┌─ Excerpt provided

On March 25, 1965, Lewis joined Dr. Martin Luther King Jr. on the steps of the capitol in Montgomery to address thousands of nonviolent protestors who had marched 54 miles from Selma.

The marchers’ historic entry into Montgomery ultimately resulted in the passage of the Voting Rights Act of 1965, which dramatically shifted political power throughout most of the South.

The “Boy from Troy” 

Lewis was born in 1940 near Troy, Alabama, about 50 miles from Montgomery, where his parents worked as sharecroppers before purchasing their own land to farm, as reported by The New York Times.

As a high school student, he was inspired by the actions of Rosa Parks and the words of Dr. King, he told his friend Valerie Jackson at StoryCorps, and asked himself, “If something can happen like this in Montgomery, why can’t we change Troy?” He wrote a letter to Dr. King, who sent him a bus ticket to Montgomery. At 18, he recalled feeling scared to meet Dr. King.

└─
┌─ Record extracts

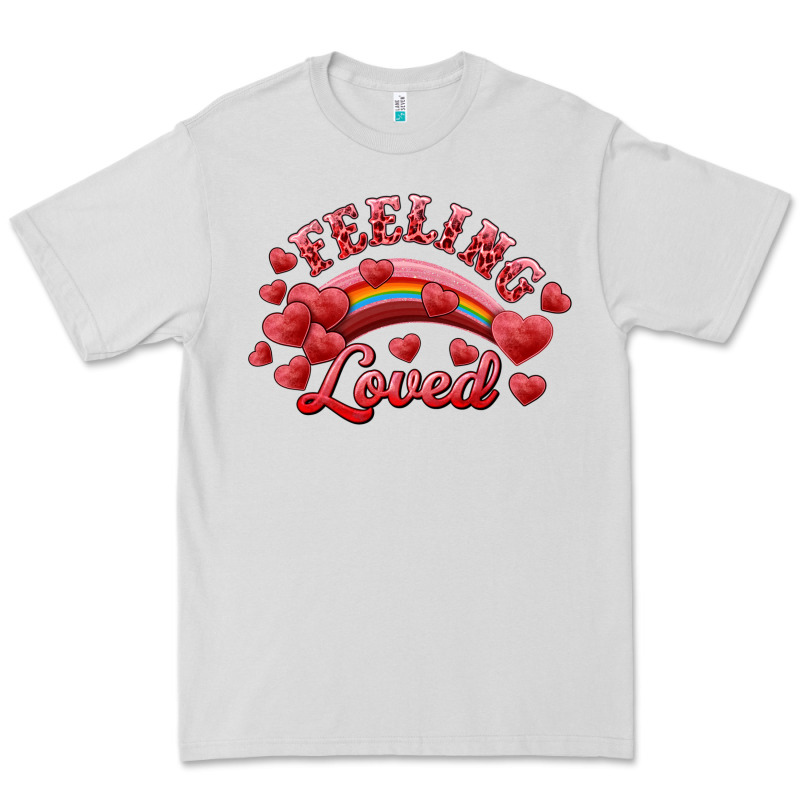 Feeling Loved Valentine's Day Premium Tee by RanaPortraitStore | Teevron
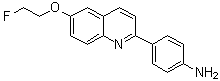 CAS 登录号：1573029-17-0, 4-[6-(2-氟乙氧基)-2-喹啉基]苯胺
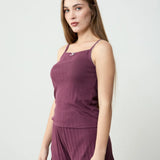 Purple Short Pajamas
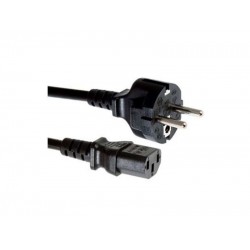 HPE PC-AC-EC AC Power Cord (Europe) 250V/10A 1.8m C13 to CEE7/7 (JW118A)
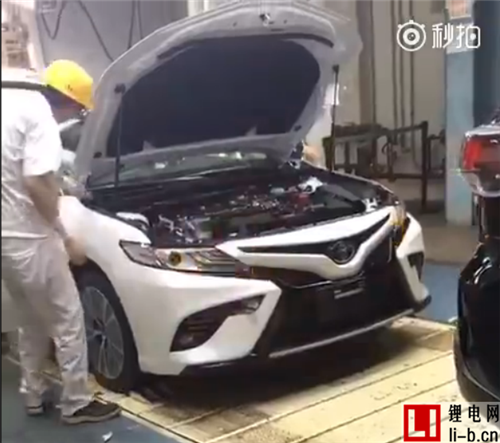 將于11月上市 曝新豐田凱美瑞更多消息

└─

__Study questions__
(a) According to the passage about Lewis, in what year and near which town was he born?
(b) Carry the passage about Lewis forward, starting right after its final sentence.

__Answer set__
(a) He was born in 1940 near Troy, Alabama.

(b)
Alabama State Troopers approach John Lewis and other activists on the Edmund Pettus Bridge in Selma, Alabama, on March 7, 1965. (Spider Martin, File)

I didn’t know what to say or what to do. And Dr. King said, “Are you the boy from Troy?” And I said, “Dr. King, I am John Robert Lewis.” I gave my whole name. But he still called me the ‘boy from Troy.’

Lewis worked as a dishwasher and janitor to pay his tuition at American Baptist Theological Seminary in Nashville, where he learned the principles of nonviolent protest and immediately deployed them.

During the successful campaign to end segregated lunch counters in Nashville, he earned what he later called his first “badge of honor”—the first of at least 40 arrests for demonstrating against segregation and racial inequality.

Getting arrested did not deter Lewis from the pursuit of justice—and neither did the brutal beatings he suffered from segregationists. It was also in Montgomery that, as a Freedom Rider in 1961, he was beaten unconscious. As he put it later:

“We were arrested. We were jailed. We were beaten. But I guess in the end we knew and realized that we changed things. My philosophy is very simple. When you see something that is not right, not fair, not just — you have to stand up, you have to say something, you have to do something”

In 1986, Lewis was elected to Congress, where he represented Atlanta and worked tirelessly to end poverty, racism, and war.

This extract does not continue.